What is expected >> In the records below, find the line that contains "site SER_S12_E04, 3-frame burst." and repeat it, along with each line after it, exactly as written.

Collected data entries >>
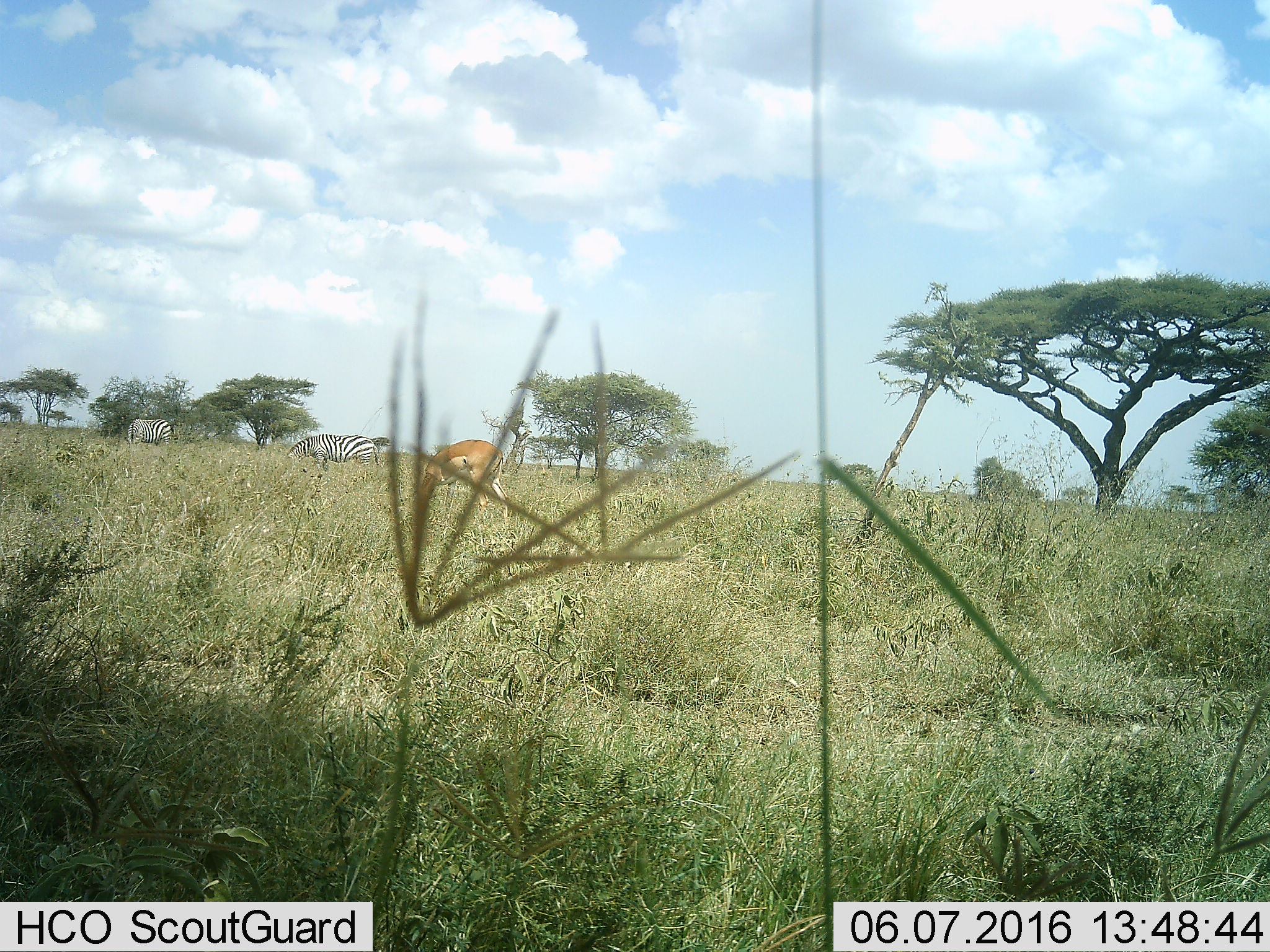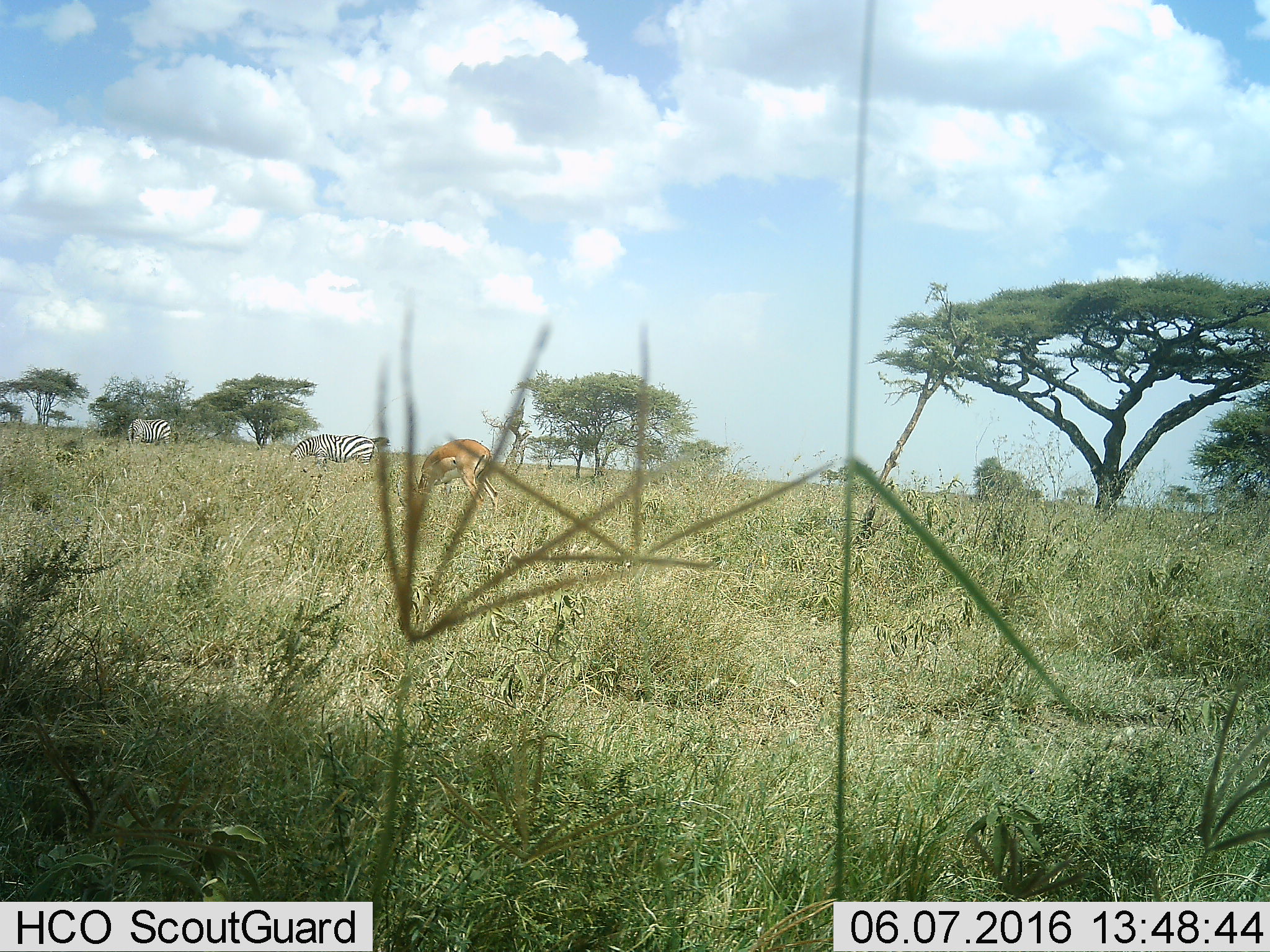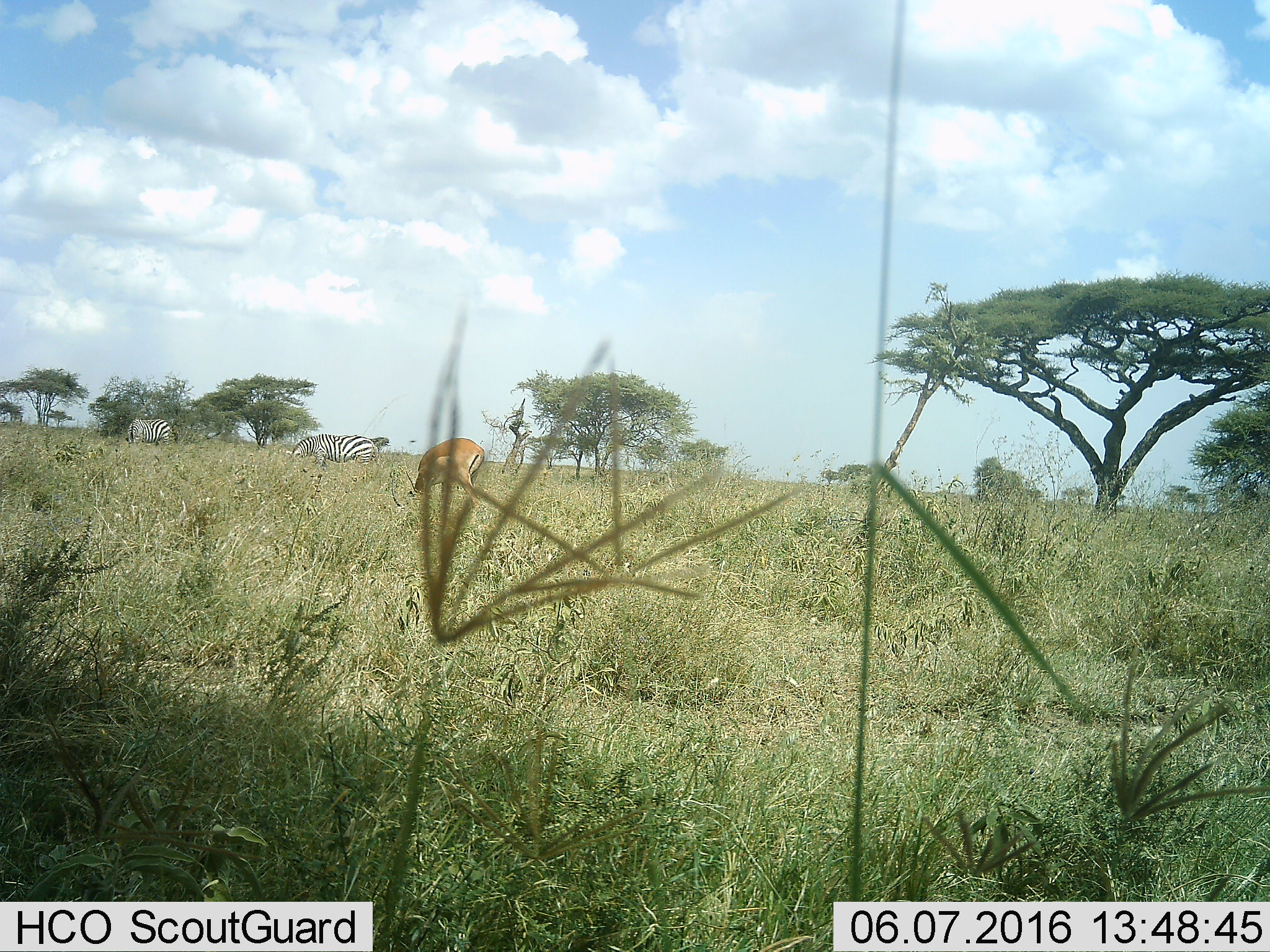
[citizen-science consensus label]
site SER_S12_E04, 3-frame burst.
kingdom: Animalia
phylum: Chordata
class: Mammalia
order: Artiodactyla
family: Bovidae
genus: Aepyceros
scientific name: Aepyceros melampus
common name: impala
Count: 1.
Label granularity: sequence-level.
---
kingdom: Animalia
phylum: Chordata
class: Mammalia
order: Perissodactyla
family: Equidae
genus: Equus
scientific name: Equus quagga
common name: plains zebra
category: zebraplains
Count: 2.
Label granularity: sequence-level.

Final answer >>
site SER_S12_E04, 3-frame burst.
kingdom: Animalia
phylum: Chordata
class: Mammalia
order: Artiodactyla
family: Bovidae
genus: Aepyceros
scientific name: Aepyceros melampus
common name: impala
Count: 1.
Label granularity: sequence-level.
---
kingdom: Animalia
phylum: Chordata
class: Mammalia
order: Perissodactyla
family: Equidae
genus: Equus
scientific name: Equus quagga
common name: plains zebra
category: zebraplains
Count: 2.
Label granularity: sequence-level.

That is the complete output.